Over the years our Scottish historian, Carol Knott, as entertained our passengers with exciting tales of Scotlands rich and colourful history.

From the stone circles that are scattered across Scotland’s islands, which are thought to date back 5,000 years, to the mysterious ruins and iconic castles, we explore Scotland’s isles and uncover stories of heroes, villains, fallen monarchs and bloody battles. We come across Neolithic settlements, Roman frontiers and hundreds more fascinating historical sites.

As we cross the Norwegian Sea we follow the story of the Vikings that sailed the European waters as warriors, traders and adminstrators.

Join Carol in 2013 as she takes us on a historical journey, unlocking secrets at almost every turn.

Meet Carol Knott

Carol discovered archaeology in her teens, becoming immersed in a succession of rescue projects on medieval English towns, ports, churches and castles. After receiving a masters degree in Archaeology and History from the University of Glasgow, she continued this work with excavations at some of the great medieval abbeys, Tudor and Jacobean palaces and historic gardens of England, such as Hill Hall and Audley End in Essex.

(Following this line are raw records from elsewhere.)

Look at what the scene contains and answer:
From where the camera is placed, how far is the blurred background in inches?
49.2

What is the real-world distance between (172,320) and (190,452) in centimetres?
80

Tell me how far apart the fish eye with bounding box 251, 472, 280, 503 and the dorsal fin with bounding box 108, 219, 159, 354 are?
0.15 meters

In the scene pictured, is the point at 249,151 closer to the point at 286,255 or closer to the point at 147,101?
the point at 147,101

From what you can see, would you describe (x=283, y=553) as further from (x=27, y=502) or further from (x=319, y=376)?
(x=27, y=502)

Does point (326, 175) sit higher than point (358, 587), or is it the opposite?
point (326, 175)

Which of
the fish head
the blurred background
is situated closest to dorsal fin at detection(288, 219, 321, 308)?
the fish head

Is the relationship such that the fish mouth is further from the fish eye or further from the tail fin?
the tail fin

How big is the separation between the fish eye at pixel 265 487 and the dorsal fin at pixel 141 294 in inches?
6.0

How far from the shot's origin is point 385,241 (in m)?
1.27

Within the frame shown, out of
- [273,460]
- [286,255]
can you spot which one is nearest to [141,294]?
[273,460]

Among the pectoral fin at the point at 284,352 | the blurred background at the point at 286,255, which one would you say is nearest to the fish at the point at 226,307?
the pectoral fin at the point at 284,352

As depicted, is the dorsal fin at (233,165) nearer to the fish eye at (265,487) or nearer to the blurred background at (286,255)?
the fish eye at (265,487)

In 1988 she returned to her native Scotland, and since then has lived and worked in the Outer Hebrides. In 2000, Carol carried out a survey of the Teampull Rubha Chirc a 13th century chapel site on the Hebrides. In 2007, Carol also provided her insight on television favorite Time Team, assisting the excavation team in uncovering a Bronze Age cemetery on the Hebridean island of Barra.

Her researches as a field archaeologist have focused on the history and archaeology of remote communities and deserted offshore islands, and of understanding the lives of the resilient people who have made their homes there from earliest times. She has a particular interest in the vernacular buildings that have evolved in this distinctive environment, and in the connections between Scotland, Scandinavia and the North Atlantic in the Middle Ages.

In recent years Carol has developed the public interpretation of archaeological sites in her home islands, through a series of websites, publications, interpretative materials and site access, and delivers youth and adult educational courses.